##### Fragmento para leer #####

El frío comenzó un día en mi pies, luego en mis manos hasta estar por todo mi cuerpo, el lanugo cubrió mi cuerpo, mis ojos cada día mas tristes y resaltados, mi pelo reseco, el dolor al sentarme o acostarme porque mis huesos chocaban con cualquier superficie, la falta de aire por subir unas cuantas gradas y muchos síntomas más de que mi cuerpo estaba en peligro se empezaron a presentar, pero debido a la euforia que me provocaba demostrarme que era fuerte por lograr ayunar un día más, yo no me sentía ni un poco débil. Fue muy rápido, yo me sentía estancada en mi peso inicial y aun así en abril del 2016 fui llevada con la primera nutricionista. Allí me di cuenta de que tenía el peso de una niña de 8 años y no es hasta ahora que veo las fotos y noto lo mal que estaba. Comencé con la nutricionista un plan de alimentación intuitiva y mindfulness, simultáneamente iba con una psicóloga de TCA.

#####

Vuelve a escribir el fragmento que empieza en "El frío comenzó" y termina en "psicóloga de TCA.", y cambia "nutricionista" por "dietista".

##### Datos disponibles #####

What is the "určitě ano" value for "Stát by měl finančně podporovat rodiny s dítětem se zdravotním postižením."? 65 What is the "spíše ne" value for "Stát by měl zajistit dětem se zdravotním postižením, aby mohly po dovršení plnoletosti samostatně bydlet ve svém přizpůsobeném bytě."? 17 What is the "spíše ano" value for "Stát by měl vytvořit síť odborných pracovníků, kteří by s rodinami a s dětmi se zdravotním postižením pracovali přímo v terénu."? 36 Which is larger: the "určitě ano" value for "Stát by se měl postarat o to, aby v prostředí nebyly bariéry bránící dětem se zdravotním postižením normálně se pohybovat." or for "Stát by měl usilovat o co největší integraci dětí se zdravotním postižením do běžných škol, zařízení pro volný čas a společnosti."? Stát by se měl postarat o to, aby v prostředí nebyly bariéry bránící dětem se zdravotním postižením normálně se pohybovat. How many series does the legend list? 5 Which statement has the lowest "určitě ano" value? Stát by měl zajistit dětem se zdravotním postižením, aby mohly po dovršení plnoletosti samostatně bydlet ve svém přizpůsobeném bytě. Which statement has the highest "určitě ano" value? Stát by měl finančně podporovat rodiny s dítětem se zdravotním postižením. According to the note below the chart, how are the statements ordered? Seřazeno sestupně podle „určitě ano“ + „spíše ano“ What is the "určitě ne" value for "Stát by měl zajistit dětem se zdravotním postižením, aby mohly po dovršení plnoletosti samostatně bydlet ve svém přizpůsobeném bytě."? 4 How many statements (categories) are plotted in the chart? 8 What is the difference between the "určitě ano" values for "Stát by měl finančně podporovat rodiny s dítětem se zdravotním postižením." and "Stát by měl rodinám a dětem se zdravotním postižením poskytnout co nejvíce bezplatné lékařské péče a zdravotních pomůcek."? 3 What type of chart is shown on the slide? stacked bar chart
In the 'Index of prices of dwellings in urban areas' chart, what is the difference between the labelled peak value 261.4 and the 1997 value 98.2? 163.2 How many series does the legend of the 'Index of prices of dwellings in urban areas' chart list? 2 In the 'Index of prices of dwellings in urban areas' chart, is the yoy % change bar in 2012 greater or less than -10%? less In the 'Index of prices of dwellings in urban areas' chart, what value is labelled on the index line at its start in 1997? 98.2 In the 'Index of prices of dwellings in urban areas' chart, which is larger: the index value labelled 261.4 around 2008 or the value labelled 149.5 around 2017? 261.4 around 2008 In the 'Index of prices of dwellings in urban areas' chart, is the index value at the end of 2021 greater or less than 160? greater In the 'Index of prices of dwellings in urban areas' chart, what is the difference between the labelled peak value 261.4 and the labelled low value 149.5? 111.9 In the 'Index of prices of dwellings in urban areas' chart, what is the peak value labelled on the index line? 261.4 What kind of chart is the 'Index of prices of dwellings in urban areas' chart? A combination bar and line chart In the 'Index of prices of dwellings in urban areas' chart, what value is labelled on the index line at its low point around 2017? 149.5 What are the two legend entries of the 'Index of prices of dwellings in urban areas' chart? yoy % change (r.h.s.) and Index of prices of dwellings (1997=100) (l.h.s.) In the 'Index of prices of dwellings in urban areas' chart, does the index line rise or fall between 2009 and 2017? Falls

#####

● Respuesta del ejercicio
El frío comenzó un día en mi pies, luego en mis manos hasta estar por todo mi cuerpo, el lanugo cubrió mi cuerpo, mis ojos cada día mas tristes y resaltados, mi pelo reseco, el dolor al sentarme o acostarme porque mis huesos chocaban con cualquier superficie, la falta de aire por subir unas cuantas gradas y muchos síntomas más de que mi cuerpo estaba en peligro se empezaron a presentar, pero debido a la euforia que me provocaba demostrarme que era fuerte por lograr ayunar un día más, yo no me sentía ni un poco débil. Fue muy rápido, yo me sentía estancada en mi peso inicial y aun así en abril del 2016 fui llevada con la primera dietista. Allí me di cuenta de que tenía el peso de una niña de 8 años y no es hasta ahora que veo las fotos y noto lo mal que estaba. Comencé con la dietista un plan de alimentación intuitiva y mindfulness, simultáneamente iba con una psicóloga de TCA.